§ **TO-DO LIST**:
- a) Answer these from the book blog excerpt, one line each:
(i) How old is Rina Huber today?
(ii) Who is publishing Letters to my Father?
(iii) On what date is the memoir's official launch?
- b) Quote the book blog excerpt from "She's already penned" up to and including "dry ground up.".
- c) Write what comes next in the book blog excerpt, picking up right after its final sentence.

§ **PAGE EXTRACT**:
Thursday, March 28, 2013

A childhood memoir of the 1930s

 
Let me confess from the outset that the memoir, Letters to my Father, was written by a dear friend, Rina Huber.
     Rina today is 84 years old - light years removed from the cranky street urchin we see on the book cover at left - and at the tail end of a rich and satisfying life.
      She's already penned the lyrical Nine Summers, about nine seasons on a yacht sailing around the Mediterranean with her now deceased husband, a book that garnered consistently positive critical reviews.
     Now the Sydney Jewish Museum is publishing this latest offering from Rina who looks back on a tumultuous childhood.


"Rina's book has been snapped up by Sydney's most discerning book-seller and owner of one of the city's finest book emporia, Lesley Mackay."
 
     Simply told through the eyes of a child, Huber describes living with her family in Palestine in the early 1930s where everyone there set about building a new life from the rocky, dry ground up.
        This was a time when Palestinians and Jews still lived relatively peacefully as neighbours. Money was scarce, everyone lived in cramped dwellings and children played barefoot in dusty, treeless streets, but life was innocent and happy.

      When Rina's mother dies prematurely however, life begins to unravel for seven-year-old Rina who sets sail to Mussolini-led Italy to live with little-known relatives with whom she has no common language.
      It would spoil the reading to reveal anything more, except to say that Letters to my Father has been snapped up by Sydney's most discerning book-seller, Lesley Mackay.
      There Rina's memoir is already selling strongly before its  official launch on April 21, and that comes as no surprise to me.  Buy yourself a copy now! >>>

Tuesday, March 26, 2013

Richard Ford is a beautiful writer

Some books are so boring or banal that I am wont to hurl them across a room in disgust. How did this get published? I ask myself as I realise I have reached a literary cul de sac. Occasionally, blissfully  however, I begin reading a book and I... just KNOW. Aha, methinks, let me make myself a cuppa, and settle in...

§ **INFORMATION SHOWN**:
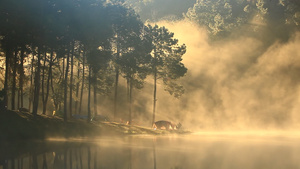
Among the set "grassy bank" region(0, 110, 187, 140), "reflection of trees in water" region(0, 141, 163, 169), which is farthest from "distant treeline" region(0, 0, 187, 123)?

§ **ANSWERS TO THE EXERCISE**:
- a)
(i) 84 years old
(ii) The Sydney Jewish Museum
(iii) April 21

- b)
She's already penned the lyrical Nine Summers, about nine seasons on a yacht sailing around the Mediterranean with her now deceased husband, a book that garnered consistently positive critical reviews.
     Now the Sydney Jewish Museum is publishing this latest offering from Rina who looks back on a tumultuous childhood.


"Rina's book has been snapped up by Sydney's most discerning book-seller and owner of one of the city's finest book emporia, Lesley Mackay."
 
     Simply told through the eyes of a child, Huber describes living with her family in Palestine in the early 1930s where everyone there set about building a new life from the rocky, dry ground up.

- c)
    And then there are books so good that they humble me. Before their brilliant prose I feel mind-numbingly average. I cannot imagine having such imagination; and can only dream of taking readers on an endless, don't-put-me-down journey page after page after page.
    This week's read, Canada, by Richard Ford, is one of those rare books of brilliance. From the opening sentence - "First, I'll tell you about the robbery our parents committed" - you are lured, like a fish on a hook, as Ford describes (in 600 pages, mind you) the milieu, the motivations, the conversations, rhythms and cadences of a tight, strange cast of characters.
You may not know people like this, nor have lived in such places, but nevertheless there you lurk, inside the minds and hearts of 15-year-old Dell Parsons and his crazy, luckless family.
      What a pity then that the second half of the book isn't half as interesting as the first half. Unexpectedly, all the minutaie that Ford embroiders into the telling of the book's front half is relentlessly bleak to the point of unbearable in the back end. 
       Frank McCourt managed to make a life of misery palatable for the entire duration of his autobiography, Angela's Ashes, but I reckon his literary coup is a rarity. As is the case with films, readers turns to books to escape into another world and ideally, this place of fiction offers rays of hope, light, humour and redemption.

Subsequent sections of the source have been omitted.